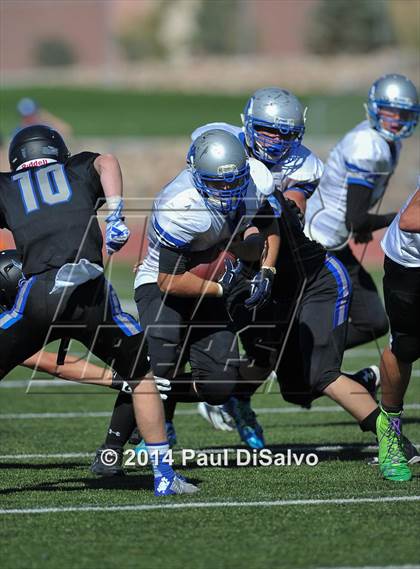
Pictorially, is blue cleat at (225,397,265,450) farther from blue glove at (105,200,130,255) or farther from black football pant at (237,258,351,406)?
blue glove at (105,200,130,255)

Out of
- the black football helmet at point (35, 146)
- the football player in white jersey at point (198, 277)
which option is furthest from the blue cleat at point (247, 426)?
the black football helmet at point (35, 146)

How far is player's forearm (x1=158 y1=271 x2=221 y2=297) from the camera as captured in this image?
199 inches

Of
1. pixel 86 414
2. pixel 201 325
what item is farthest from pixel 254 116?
pixel 86 414

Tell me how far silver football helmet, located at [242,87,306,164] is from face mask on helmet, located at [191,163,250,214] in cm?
66

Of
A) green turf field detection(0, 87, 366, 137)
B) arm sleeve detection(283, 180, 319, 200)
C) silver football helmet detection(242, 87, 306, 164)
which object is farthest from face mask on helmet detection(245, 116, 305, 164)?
green turf field detection(0, 87, 366, 137)

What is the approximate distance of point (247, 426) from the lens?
607 cm

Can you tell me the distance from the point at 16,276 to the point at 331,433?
2.16 m

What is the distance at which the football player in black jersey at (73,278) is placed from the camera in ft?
14.9

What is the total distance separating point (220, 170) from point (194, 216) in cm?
24

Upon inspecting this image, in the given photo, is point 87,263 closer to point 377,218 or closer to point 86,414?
point 377,218

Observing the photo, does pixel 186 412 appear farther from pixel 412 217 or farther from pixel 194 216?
pixel 412 217

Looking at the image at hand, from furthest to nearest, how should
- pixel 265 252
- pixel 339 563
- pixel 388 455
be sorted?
pixel 265 252, pixel 388 455, pixel 339 563

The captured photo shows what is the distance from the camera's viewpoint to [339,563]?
12.2ft

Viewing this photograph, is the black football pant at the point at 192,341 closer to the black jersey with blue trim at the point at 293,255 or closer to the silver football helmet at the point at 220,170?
the black jersey with blue trim at the point at 293,255
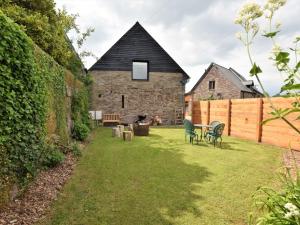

▶ **Goal of the exercise**: Repeat all of the data above word for word, but leave the pictures out.

▶ **Complete output**:
Pictorially, is blue cleat at (225,397,265,450) farther from blue glove at (105,200,130,255) or farther from black football pant at (237,258,351,406)?
blue glove at (105,200,130,255)

Out of
- the black football helmet at point (35, 146)
- the football player in white jersey at point (198, 277)
which option is furthest from the blue cleat at point (247, 426)?
the black football helmet at point (35, 146)

How far is player's forearm (x1=158 y1=271 x2=221 y2=297) from the camera as captured in this image?
199 inches

Of
1. pixel 86 414
2. pixel 201 325
what item is farthest from pixel 254 116?
pixel 86 414

Tell me how far silver football helmet, located at [242,87,306,164] is from face mask on helmet, located at [191,163,250,214] in cm?
66

Of
A) green turf field detection(0, 87, 366, 137)
B) arm sleeve detection(283, 180, 319, 200)
C) silver football helmet detection(242, 87, 306, 164)
which object is farthest from face mask on helmet detection(245, 116, 305, 164)?
green turf field detection(0, 87, 366, 137)

What is the approximate distance of point (247, 426) from the lens?
607 cm

Can you tell me the distance from the point at 16,276 to the point at 331,433?
2.16 m

What is the distance at which the football player in black jersey at (73,278) is placed from the camera in ft?
14.9

What is the total distance separating point (220, 170) from point (194, 216) in cm?
24

Upon inspecting this image, in the given photo, is point 87,263 closer to point 377,218 or closer to point 86,414?
point 377,218

Observing the photo, does pixel 186 412 appear farther from pixel 412 217 or farther from pixel 194 216?
pixel 412 217

Looking at the image at hand, from furthest to nearest, how should
- pixel 265 252
- pixel 339 563
- pixel 388 455
be sorted?
pixel 265 252, pixel 388 455, pixel 339 563

The captured photo shows what is the distance from the camera's viewpoint to [339,563]?
12.2ft

Viewing this photograph, is the black football pant at the point at 192,341 closer to the black jersey with blue trim at the point at 293,255 or closer to the silver football helmet at the point at 220,170?
the black jersey with blue trim at the point at 293,255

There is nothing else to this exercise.